** GIVEN TEXT **
--- begin ---

The Merger Agreement may be terminated under certain circumstances by the Company, including prior to obtaining the Stockholder Approval, if, after following certain procedures and adhering to certain restrictions, the Board effects an Adverse Recommendation Change in connection with a Superior Proposal and the Company enters into a definitive agreement providing for the implementation of a Superior Proposal. In addition, Parent may terminate the Merger Agreement under certain circumstances and subject to certain restrictions, including if the Board effects an Adverse Recommendation Change.

The Company will be required to pay a termination fee to Parent equal to $25,000,000 if the Merger Agreement is terminated by the Company prior to the Cut-Off Time to enter into a Superior Proposal with an Excluded Party. The Company will be required to pay a termination fee to Parent equal to $80,000,000 if the Merger Agreement is terminated under certain other circumstances. In certain other circumstances, Parent will be required to pay the Company a reverse termination fee of $300 million upon termination of the Merger Agreement. BREIT’s operating partnership has guaranteed payment of the reverse termination fee and certain expenses.

--- end ---

** DATA **
--- begin ---

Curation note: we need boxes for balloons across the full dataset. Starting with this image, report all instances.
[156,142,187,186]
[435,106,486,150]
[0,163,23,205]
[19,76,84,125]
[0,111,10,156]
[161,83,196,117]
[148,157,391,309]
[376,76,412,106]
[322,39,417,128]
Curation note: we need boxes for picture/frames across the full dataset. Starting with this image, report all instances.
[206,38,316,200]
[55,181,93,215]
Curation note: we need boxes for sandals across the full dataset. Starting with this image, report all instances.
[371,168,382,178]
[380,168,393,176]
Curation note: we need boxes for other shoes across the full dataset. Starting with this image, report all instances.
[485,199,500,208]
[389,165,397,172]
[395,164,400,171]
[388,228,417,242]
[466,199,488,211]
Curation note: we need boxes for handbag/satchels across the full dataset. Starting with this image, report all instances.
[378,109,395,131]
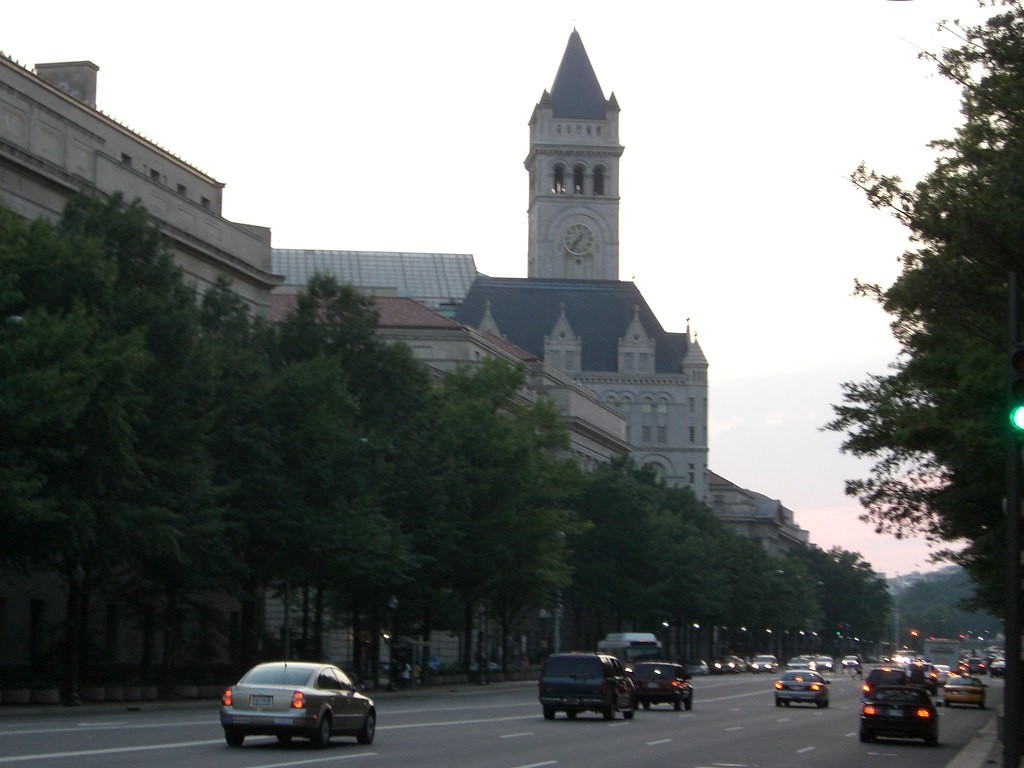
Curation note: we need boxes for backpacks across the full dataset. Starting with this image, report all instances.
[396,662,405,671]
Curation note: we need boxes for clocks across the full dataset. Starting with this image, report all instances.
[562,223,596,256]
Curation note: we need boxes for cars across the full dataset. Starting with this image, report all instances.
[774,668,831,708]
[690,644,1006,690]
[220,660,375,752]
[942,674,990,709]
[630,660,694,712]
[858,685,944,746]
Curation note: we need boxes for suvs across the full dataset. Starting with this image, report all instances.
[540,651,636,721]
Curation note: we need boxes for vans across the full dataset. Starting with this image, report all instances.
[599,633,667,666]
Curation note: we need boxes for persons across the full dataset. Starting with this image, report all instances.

--- end ---

** WRITTEN PROBLEM A **
For each statement, say yes or no according to the merger-termination text, and quote the words that decide it.
(i) Parent may owe the Company a reverse termination fee of $80,000,000.
(ii) In certain circumstances the Company may terminate the Merger Agreement before obtaining the Stockholder Approval.
(iii) BREIT’s operating partnership has guaranteed payment of the reverse termination fee.
** WRITTEN PROBLEM B **
Answer these from the merger-termination text, one line each.
(i) What fee does the Company owe Parent if it terminates before the Cut-Off Time to enter into a Superior Proposal with an Excluded Party?
(ii) Which party may terminate the Merger Agreement if the Board effects an Adverse Recommendation Change?
(iii) Along with the Board's Adverse Recommendation Change, what must the Company enter into to terminate in connection with a Superior Proposal?
Rely only on the merger-termination text, not outside knowledge.

** WRITTEN REPLY A **
(i) No: "Parent will be required to pay the Company a reverse termination fee of $300 million"
(ii) Yes: "including prior to obtaining the Stockholder Approval"
(iii) Yes: "BREIT’s operating partnership has guaranteed payment of the reverse termination fee and certain expenses"

** WRITTEN REPLY B **
(i) $25,000,000
(ii) Parent
(iii) A definitive agreement providing for the implementation of a Superior Proposal